Sequencing of alliinase gene from Allium stipitatum REGEL subgenus Melanocrommyum

M Mielke ¹, M Keusgen ¹

¹Institute of Pharmaceutical Chemistry, University of Marburg

Congress Abstract

The genus Allium contains about 800 species divided into different subgenera [1]. All species have an enzyme called alliinase, which catalyzes the cleavage of cysteine sulfoxides forming bioactive aroma compounds [2]. Common species like Allium sativum or Allium cepa are well characterized by secondary plant compounds as well as their alliinases [3,4]. Allium stipitatum is well established as a condiment in Central Asian cuisine. However no research has been done on its alliinase yet. Besides, A. stipitatum contains a unique pyridinyl cysteine N-oxide, which is subjected to alliinase [5].
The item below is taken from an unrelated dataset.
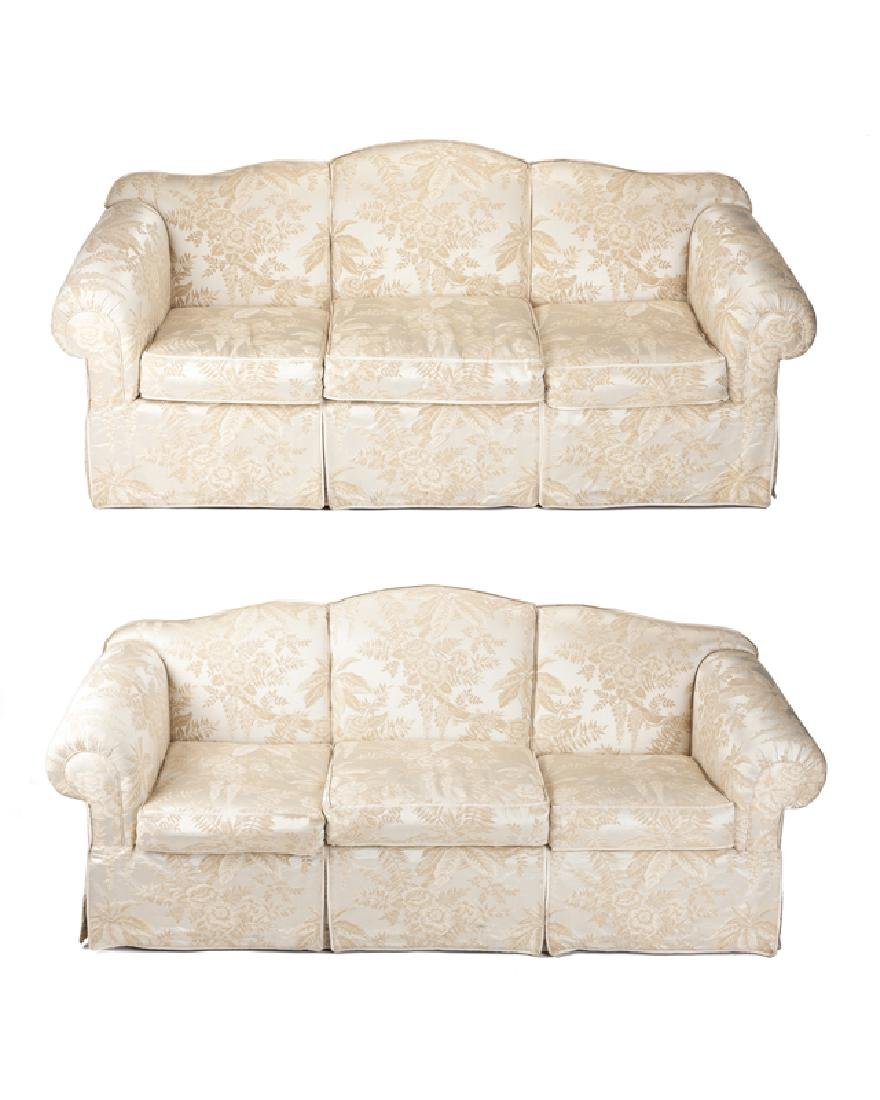A pair of silk-upholstered sofas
A. stipitatum and A. sativum display a different protein pattern on SDS-gels (Fig.). A protein extract of A. sativum has a high amount of alliinase (monomers at 50 kDa), whereas A. stipitatum's protein extracts only show a faint protein spot up there. Highly conserved sequences of alliinase genes were used to design primers for amplification of the corresponding alliinase gene in A. stipitatum via PCR. Thus it was possible to obtain a part of an alliinase gene. Using the method of restriction enzyme site-directed amplification [6], the gene was extended to the flanking regions leading to the whole alliinase gene of A. stipitatum, which will be the first complete gene of subgenus Melanocrommyum in data bases. Investigation of mRNA proved the gene expression in A. stipitatum bulbs. The gene consists of five exons and four introns. Despite the wide differences in protein expression scheme of A. stipitatum and A. sativum, their alliinases amino acid sequences are 83% alike and only differ four amino acids in length.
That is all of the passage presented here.